START Excerpted data
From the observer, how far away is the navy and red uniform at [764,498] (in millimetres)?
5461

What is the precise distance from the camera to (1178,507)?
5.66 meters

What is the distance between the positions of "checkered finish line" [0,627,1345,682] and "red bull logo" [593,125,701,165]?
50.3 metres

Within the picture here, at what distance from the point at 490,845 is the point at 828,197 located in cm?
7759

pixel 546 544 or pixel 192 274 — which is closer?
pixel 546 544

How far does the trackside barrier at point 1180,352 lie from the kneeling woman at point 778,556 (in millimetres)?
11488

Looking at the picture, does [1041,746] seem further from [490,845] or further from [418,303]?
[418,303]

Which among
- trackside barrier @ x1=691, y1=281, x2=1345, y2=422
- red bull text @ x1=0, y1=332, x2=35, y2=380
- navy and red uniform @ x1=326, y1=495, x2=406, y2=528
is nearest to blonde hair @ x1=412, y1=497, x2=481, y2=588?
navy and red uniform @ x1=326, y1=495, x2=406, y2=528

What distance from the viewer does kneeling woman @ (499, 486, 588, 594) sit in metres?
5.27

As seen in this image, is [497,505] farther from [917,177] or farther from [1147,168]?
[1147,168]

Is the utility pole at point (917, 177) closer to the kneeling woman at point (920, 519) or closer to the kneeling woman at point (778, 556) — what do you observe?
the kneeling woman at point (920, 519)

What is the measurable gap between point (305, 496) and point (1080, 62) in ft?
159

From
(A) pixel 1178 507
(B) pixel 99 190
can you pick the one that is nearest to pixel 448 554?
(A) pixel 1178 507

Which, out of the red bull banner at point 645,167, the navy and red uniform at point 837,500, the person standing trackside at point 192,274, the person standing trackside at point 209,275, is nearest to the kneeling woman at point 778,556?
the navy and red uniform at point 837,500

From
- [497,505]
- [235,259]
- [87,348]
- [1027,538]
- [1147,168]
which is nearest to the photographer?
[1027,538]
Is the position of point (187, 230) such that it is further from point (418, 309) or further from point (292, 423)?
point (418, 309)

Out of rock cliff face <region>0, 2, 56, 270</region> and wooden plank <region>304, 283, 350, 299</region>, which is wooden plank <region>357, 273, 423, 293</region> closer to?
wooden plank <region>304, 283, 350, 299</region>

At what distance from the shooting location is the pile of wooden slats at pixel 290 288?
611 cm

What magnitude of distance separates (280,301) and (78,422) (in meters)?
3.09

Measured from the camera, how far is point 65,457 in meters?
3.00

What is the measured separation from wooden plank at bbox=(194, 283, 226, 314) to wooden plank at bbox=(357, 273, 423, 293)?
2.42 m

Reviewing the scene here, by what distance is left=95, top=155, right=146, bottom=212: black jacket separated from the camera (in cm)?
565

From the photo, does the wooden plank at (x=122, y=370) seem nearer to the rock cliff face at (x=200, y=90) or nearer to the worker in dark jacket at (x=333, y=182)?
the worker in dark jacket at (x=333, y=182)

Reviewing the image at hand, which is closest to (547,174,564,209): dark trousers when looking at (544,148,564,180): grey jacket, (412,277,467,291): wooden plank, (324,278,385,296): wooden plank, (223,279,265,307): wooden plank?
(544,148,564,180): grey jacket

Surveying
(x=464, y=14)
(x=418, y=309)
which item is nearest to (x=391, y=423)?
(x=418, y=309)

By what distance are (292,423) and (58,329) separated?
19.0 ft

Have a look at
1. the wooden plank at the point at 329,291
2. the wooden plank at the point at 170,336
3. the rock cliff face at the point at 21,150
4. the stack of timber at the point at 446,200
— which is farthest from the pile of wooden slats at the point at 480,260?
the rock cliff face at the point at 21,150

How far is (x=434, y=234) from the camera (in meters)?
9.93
END Excerpted data
**Job**. Render the lines from the start of the items up to and including the line containing "5.66 meters" as a Markdown table with the columns Number and Entry. Number each line and leave out blank lines.

**Answer below**.
| Number | Entry |
|---|---|
| 1 | From the observer, how far away is the navy and red uniform at [764,498] (in millimetres)? |
| 2 | 5461 |
| 3 | What is the precise distance from the camera to (1178,507)? |
| 4 | 5.66 meters |